Preventing Filesystem Corruption in Embedded Linux

Published as a Whitepaper on Mar 22, 2010 (Updated Dec 17, 2020)

Introduction

Almost any computer system is subject to unexpected power failures. For some embedded systems, this only occurs when the power grid goes down. For others, it may happen when a user decides to pull the plug instead of using a documented shutdown procedure. Automotive and remote systems need to anticipate that power will stop and start several times a day. If an embedded system is implemented without thinking about what happens when the power goes down it could lead to catastrophic failures down the road. Due to the nature of failures caused by unexpected power loss an embedded system may run for weeks, months, or years before users experience an unexpected and catastrophic failure. From the users perspective, their device worked fine yesterday and today it doesn't even turn on, and they don't tie it back to the unexpected power failure event.

One collection of failure types caused by unexpected power loss are those related to issues with the boot medium. Investigating the boot medium failure as a result of power loss may show an unclean filesystem, missing files, or more commonly a filesystem that only mounts as read only. The latter happens when the filesystem detects a serious problem with filesystem metadata during runtime that it cannot fix automatically causing it to remount read only to avoid writing to prevent further corruption on the disk. Many people turn to common journaled filesystems like ext3/ext4 to attempt to address these failures. While journaled filesystems like ext3/ext4 are less prone to corruption, they are far from immune.

Explanation

When a NAND write from the filesystem occurs, it must write a page at a time, and it must be erased before writing. However, in order to erase a page you must erase an entire block which will include many pages. As an example from a Micron NAND, a page is 4KiB, and the erase block is 1MiB. A filesystem or FTL (Flash Translation Layer) will store multiple files within a block, so if power is lost during an erase/write it is possible to lose the entire block and the multiple files stored on them.

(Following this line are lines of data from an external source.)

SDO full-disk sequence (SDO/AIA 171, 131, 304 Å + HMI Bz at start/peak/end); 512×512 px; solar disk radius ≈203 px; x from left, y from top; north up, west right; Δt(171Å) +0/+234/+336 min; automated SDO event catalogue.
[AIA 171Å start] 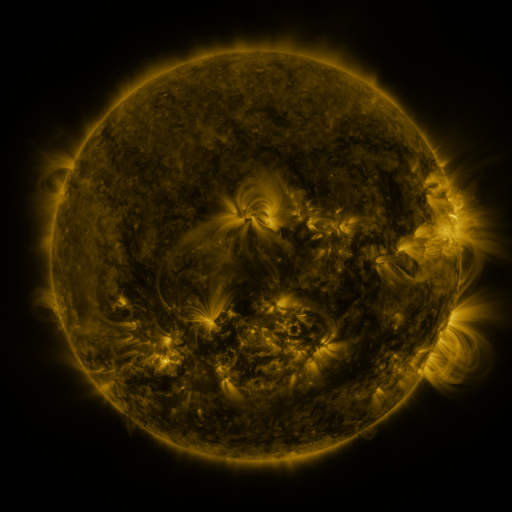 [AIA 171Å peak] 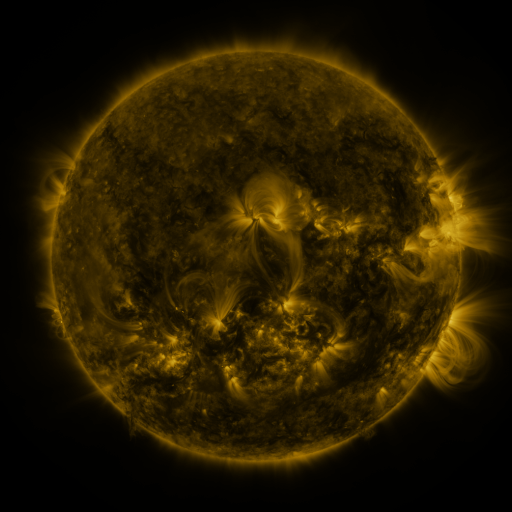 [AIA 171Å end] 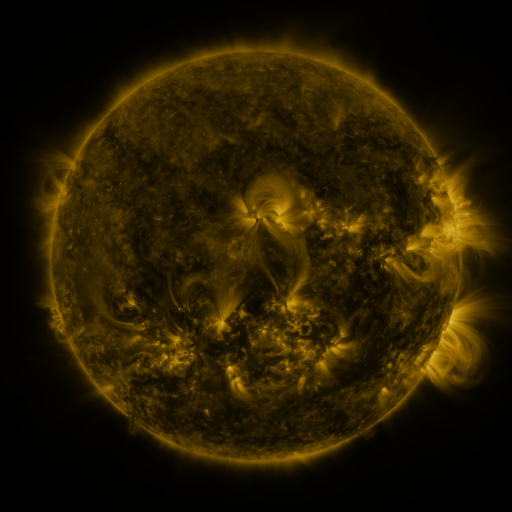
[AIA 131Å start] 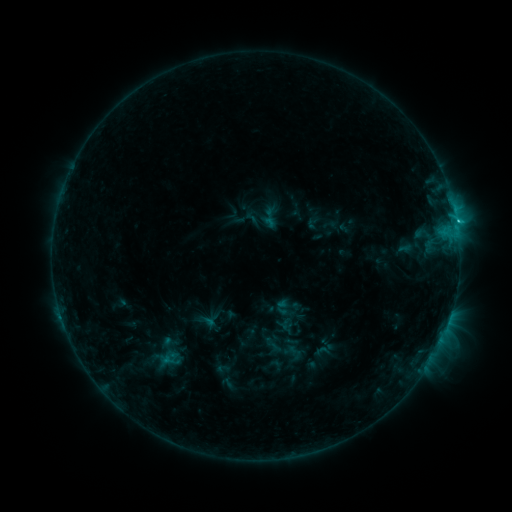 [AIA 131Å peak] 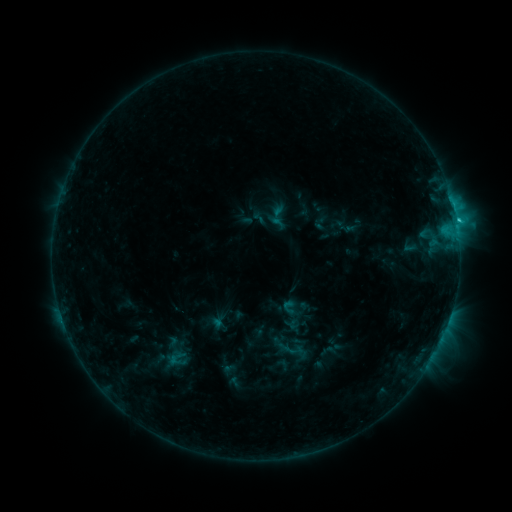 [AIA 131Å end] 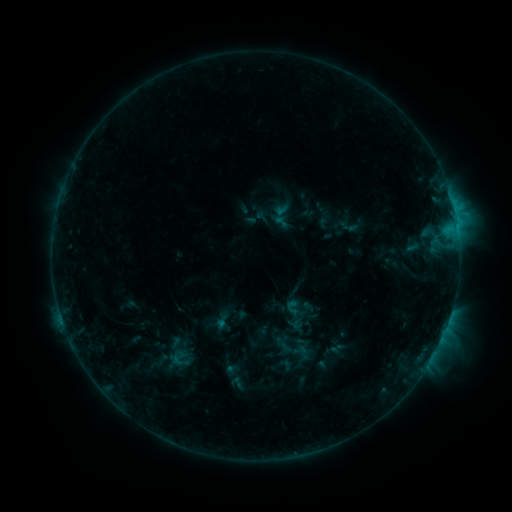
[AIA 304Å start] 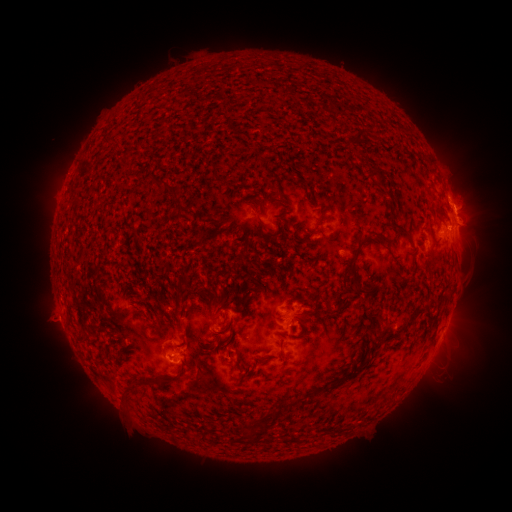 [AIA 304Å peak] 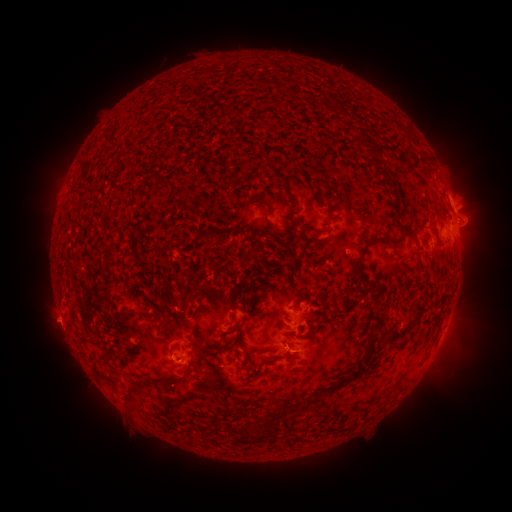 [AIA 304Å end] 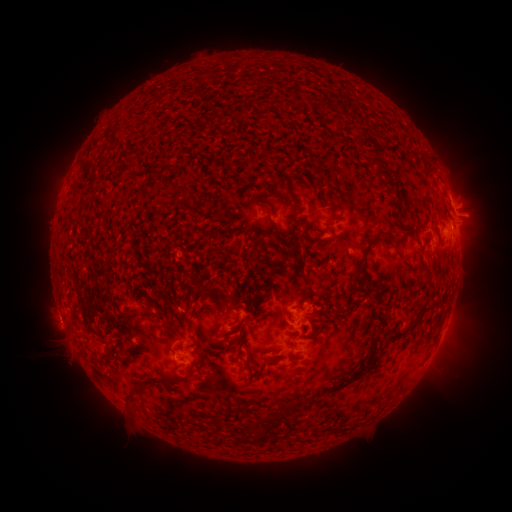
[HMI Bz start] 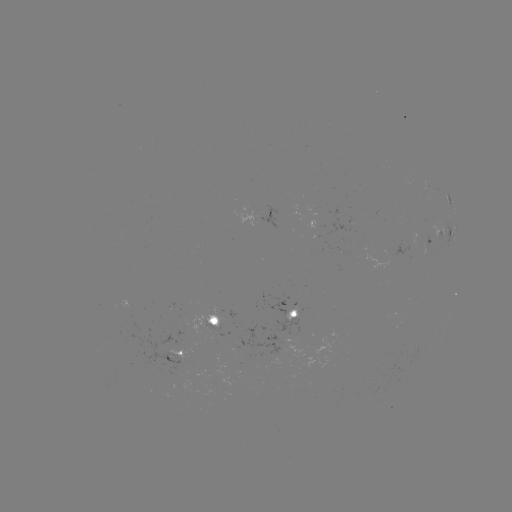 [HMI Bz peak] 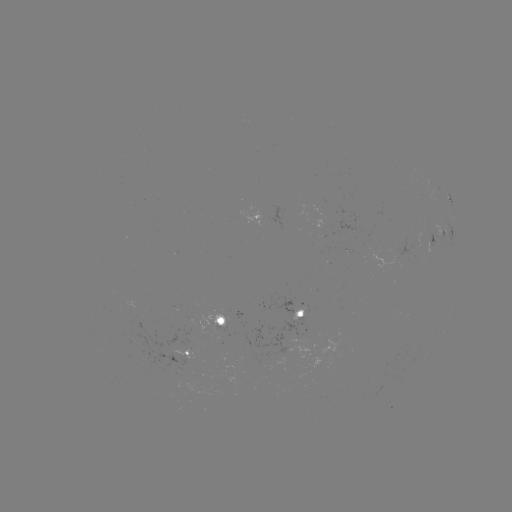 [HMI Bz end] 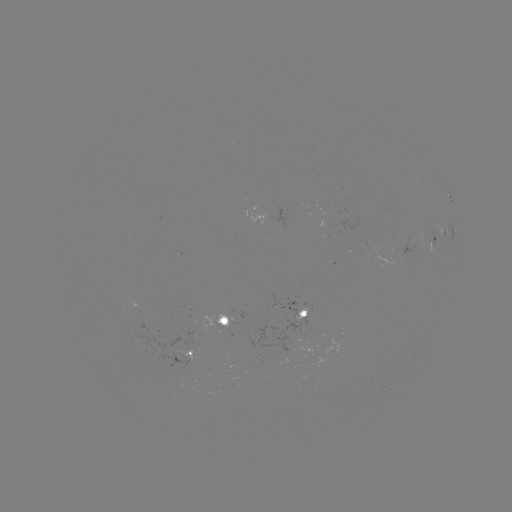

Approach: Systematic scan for C1.8 flare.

On some of Technologic Systems' older products we accessed NAND flash using a controller that was either built into the processor or implemented in our FPGA. These hardware controllers were used in conjunction with a flash filesystem like YAFFS2 or JFFS that manages communications with the NAND devices, ECC, wear leveling, bad block management, and filesystem specific storage mechanisms for storing Linux data, permissions, and directories.

After using flash filesystems for years and understanding their limitations Technologic Systems created XNAND which significantly improved the reliability of NAND. XNAND can find corrupt blocks, and uses redundant sectors to gracefully recover from failure. When ECC failures occur, YAFFS2/JFFS permanently retires blocks, but XNAND improves on this by attempting to write corrupted blocks back with correct data from redundant sectors. In many cases this allows a sector to work for many thousands more writes. XNAND is closely tied to out 512MB SLC NAND based products and is limited to providing 256MiB of usable space in order to support the redundancy. See the XNAND paper for more details.

More recently Technologic Systems has transitioned our products to more modern NAND flash devices which integrate a Flash Translation layer in the device, removing the processor from direct control over the FLASH. These modern NAND flash devices can then be used in conduction with standard file systems.

The above examples shows an SD card but SATA, USB mass storage, and eMMC are all similar underneath in regards to the Flash Translation Layer. The FTL provides NAND Flash access to the OS in 512B or 4KiB blocks, which allows the use of a standard block device filesystems like ext3/4, or FAT32 rather than requiring a filesystem like yaffs2 which manages the NAND directly. The Flash Translation Layer also manages wear leveling, bad block management, and garbage collection of leftover data in pages. The wear leveling implemented by an FTL often improves upon yaffs2 by implementing a dynamic wear leveling algorithm. The NAND flash controllers are different and proprietary to each manufacturer and it is uncommon for a manufacturer to publicly document the process used inside of their controller, however all of them use the same basic principles.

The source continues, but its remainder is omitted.